*WORK ORDER*:
Lines before the one containing "Clay Active sports" are left out; return that line and every line after it exactly, through the end of the data below.

━━━━━ EXERCISE DATA ━━━━━

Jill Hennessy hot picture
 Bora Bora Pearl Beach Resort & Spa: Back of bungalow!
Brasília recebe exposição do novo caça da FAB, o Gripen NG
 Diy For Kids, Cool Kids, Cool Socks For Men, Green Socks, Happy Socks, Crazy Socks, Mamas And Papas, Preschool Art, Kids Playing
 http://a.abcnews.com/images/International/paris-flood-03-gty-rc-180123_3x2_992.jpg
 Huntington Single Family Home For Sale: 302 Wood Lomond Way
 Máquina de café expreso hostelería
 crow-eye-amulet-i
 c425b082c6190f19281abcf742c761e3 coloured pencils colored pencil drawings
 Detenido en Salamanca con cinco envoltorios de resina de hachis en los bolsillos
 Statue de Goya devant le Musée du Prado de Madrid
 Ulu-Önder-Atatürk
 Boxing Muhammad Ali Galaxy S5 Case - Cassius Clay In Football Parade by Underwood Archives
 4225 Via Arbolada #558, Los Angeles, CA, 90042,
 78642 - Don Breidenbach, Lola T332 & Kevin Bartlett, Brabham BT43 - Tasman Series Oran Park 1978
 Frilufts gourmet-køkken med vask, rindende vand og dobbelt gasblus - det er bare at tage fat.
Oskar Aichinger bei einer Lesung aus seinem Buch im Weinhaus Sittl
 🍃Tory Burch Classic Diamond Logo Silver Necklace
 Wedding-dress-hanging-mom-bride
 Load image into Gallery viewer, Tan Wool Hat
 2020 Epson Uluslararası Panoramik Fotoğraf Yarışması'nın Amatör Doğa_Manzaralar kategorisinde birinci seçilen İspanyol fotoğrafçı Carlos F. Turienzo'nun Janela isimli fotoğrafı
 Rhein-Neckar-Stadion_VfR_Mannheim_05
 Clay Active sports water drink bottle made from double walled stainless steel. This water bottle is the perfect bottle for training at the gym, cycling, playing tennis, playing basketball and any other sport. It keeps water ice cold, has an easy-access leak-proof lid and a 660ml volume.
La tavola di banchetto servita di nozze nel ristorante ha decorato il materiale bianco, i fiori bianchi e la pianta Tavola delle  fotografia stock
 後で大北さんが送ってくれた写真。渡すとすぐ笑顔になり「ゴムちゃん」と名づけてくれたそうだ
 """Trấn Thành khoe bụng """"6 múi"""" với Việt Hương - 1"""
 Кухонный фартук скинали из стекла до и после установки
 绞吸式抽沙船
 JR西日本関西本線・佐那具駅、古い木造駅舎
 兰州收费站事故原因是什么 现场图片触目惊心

━━━━━

*RESULT*:
 Clay Active sports water drink bottle made from double walled stainless steel. This water bottle is the perfect bottle for training at the gym, cycling, playing tennis, playing basketball and any other sport. It keeps water ice cold, has an easy-access leak-proof lid and a 660ml volume.
La tavola di banchetto servita di nozze nel ristorante ha decorato il materiale bianco, i fiori bianchi e la pianta Tavola delle  fotografia stock
 後で大北さんが送ってくれた写真。渡すとすぐ笑顔になり「ゴムちゃん」と名づけてくれたそうだ
 """Trấn Thành khoe bụng """"6 múi"""" với Việt Hương - 1"""
 Кухонный фартук скинали из стекла до и после установки
 绞吸式抽沙船
 JR西日本関西本線・佐那具駅、古い木造駅舎
 兰州收费站事故原因是什么 现场图片触目惊心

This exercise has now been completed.